## Task description
Pull out each line in the rows below that contains the word "image". Case counts.

## Listed records
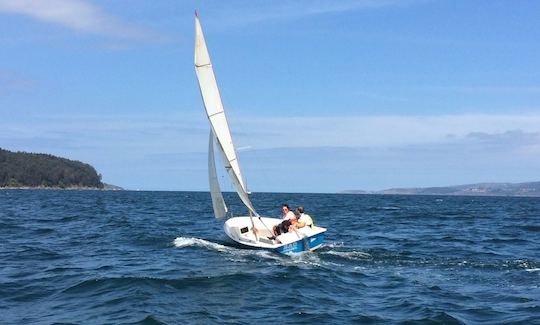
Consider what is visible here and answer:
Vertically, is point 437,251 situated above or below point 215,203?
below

---

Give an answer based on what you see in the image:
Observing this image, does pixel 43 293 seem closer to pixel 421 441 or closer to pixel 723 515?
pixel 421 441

## Finished exercise
Give an answer based on what you see in the image:
Observing this image, does pixel 43 293 seem closer to pixel 421 441 or closer to pixel 723 515?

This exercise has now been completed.